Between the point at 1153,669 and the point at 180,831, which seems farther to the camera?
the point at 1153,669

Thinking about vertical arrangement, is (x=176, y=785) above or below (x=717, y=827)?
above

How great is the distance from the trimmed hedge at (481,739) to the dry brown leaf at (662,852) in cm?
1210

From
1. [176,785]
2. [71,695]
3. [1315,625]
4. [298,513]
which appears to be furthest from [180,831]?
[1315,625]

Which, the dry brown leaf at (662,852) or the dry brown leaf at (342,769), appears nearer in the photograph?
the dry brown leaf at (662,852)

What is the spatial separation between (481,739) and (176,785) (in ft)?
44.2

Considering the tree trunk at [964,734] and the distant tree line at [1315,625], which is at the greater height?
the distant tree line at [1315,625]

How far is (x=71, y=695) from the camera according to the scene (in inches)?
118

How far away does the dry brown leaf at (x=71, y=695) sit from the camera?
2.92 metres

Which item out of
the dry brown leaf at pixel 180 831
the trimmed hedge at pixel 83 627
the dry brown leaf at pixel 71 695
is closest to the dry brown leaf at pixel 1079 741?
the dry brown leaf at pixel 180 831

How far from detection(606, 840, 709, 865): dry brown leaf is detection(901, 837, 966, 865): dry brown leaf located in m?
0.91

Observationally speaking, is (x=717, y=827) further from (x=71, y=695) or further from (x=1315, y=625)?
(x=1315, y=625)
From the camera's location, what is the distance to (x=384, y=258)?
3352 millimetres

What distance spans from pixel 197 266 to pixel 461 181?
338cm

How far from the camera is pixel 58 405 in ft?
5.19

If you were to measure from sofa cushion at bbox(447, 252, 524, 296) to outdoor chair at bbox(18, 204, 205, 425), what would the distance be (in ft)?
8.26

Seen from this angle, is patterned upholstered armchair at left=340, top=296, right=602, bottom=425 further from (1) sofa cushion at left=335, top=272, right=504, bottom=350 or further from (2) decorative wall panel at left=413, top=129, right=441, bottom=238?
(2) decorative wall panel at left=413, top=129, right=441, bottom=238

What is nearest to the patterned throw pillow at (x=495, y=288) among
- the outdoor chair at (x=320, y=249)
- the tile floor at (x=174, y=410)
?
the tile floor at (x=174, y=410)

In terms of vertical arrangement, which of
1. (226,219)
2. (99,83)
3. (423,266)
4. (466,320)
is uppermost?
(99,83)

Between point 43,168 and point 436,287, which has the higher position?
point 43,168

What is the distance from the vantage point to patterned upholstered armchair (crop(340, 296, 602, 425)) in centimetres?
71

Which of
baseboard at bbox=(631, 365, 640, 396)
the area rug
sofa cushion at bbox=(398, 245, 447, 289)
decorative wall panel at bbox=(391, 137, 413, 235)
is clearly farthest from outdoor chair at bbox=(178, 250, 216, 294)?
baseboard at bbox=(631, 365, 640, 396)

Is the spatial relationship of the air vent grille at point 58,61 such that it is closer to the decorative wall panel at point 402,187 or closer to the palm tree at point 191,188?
※
Given request
Copy out every line of the records above word for word.

Correct response
Between the point at 1153,669 and the point at 180,831, which seems farther to the camera?
the point at 1153,669

Thinking about vertical arrangement, is (x=176, y=785) above or below (x=717, y=827)?
above

How great is the distance from the trimmed hedge at (481,739) to the dry brown leaf at (662,852) in cm?
1210

From
1. [176,785]
2. [71,695]
3. [1315,625]
4. [298,513]
which appears to be furthest from [180,831]?
[1315,625]

Which, the dry brown leaf at (662,852) or the dry brown leaf at (342,769), appears nearer in the photograph?
the dry brown leaf at (662,852)

What is the spatial separation between (481,739) and (176,785) (in ft)?
44.2

Considering the tree trunk at [964,734] and the distant tree line at [1315,625], which is at the greater height?
the distant tree line at [1315,625]

How far is (x=71, y=695) from the camera according to the scene (in inches)?
118

How far away does the dry brown leaf at (x=71, y=695) sit from the camera?
2.92 metres

Which item out of
the dry brown leaf at pixel 180 831
the trimmed hedge at pixel 83 627
the dry brown leaf at pixel 71 695
is closest to the dry brown leaf at pixel 1079 741?
the dry brown leaf at pixel 180 831

How far from detection(606, 840, 709, 865): dry brown leaf is detection(901, 837, 966, 865): dry brown leaf located in m?
0.91

Observationally speaking, is (x=717, y=827) further from (x=71, y=695) or further from (x=1315, y=625)?
(x=1315, y=625)
From the camera's location, what is the distance to (x=384, y=258)?
3352 millimetres

What distance spans from pixel 197 266 to pixel 461 181?
338cm

How far from the camera is pixel 58 405 in ft?
5.19

If you were to measure from sofa cushion at bbox(447, 252, 524, 296) to outdoor chair at bbox(18, 204, 205, 425), what would the distance be (in ft)?
8.26

Seen from this angle, is patterned upholstered armchair at left=340, top=296, right=602, bottom=425 further from (1) sofa cushion at left=335, top=272, right=504, bottom=350 or further from (2) decorative wall panel at left=413, top=129, right=441, bottom=238?
(2) decorative wall panel at left=413, top=129, right=441, bottom=238

What is nearest to the patterned throw pillow at (x=495, y=288) among
- the outdoor chair at (x=320, y=249)
- the tile floor at (x=174, y=410)
?
the tile floor at (x=174, y=410)

In terms of vertical arrangement, which of
1. (226,219)
2. (99,83)
3. (423,266)
4. (466,320)
is uppermost?
(99,83)

Between point 43,168 and point 436,287, which has the higher position?
point 43,168

What is the distance from the vantage point to patterned upholstered armchair (crop(340, 296, 602, 425)) in centimetres?
71

Which of
baseboard at bbox=(631, 365, 640, 396)
the area rug
sofa cushion at bbox=(398, 245, 447, 289)
decorative wall panel at bbox=(391, 137, 413, 235)
is clearly farthest from outdoor chair at bbox=(178, 250, 216, 294)?
baseboard at bbox=(631, 365, 640, 396)

Is the spatial relationship of the air vent grille at point 58,61 such that it is closer to the decorative wall panel at point 402,187 or closer to the palm tree at point 191,188?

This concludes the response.